Task objective:
Lay out the following lines as a JSON list of strings, with one string per line and blank lines omitted.

Raw records:
________________________________________

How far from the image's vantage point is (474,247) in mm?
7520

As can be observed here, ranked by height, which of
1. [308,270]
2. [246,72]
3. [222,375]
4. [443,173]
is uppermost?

________________________________________

Solution for this exercise:
[
  "How far from the image's vantage point is (474,247) in mm?",
  "7520",
  "As can be observed here, ranked by height, which of",
  "1. [308,270]",
  "2. [246,72]",
  "3. [222,375]",
  "4. [443,173]",
  "is uppermost?"
]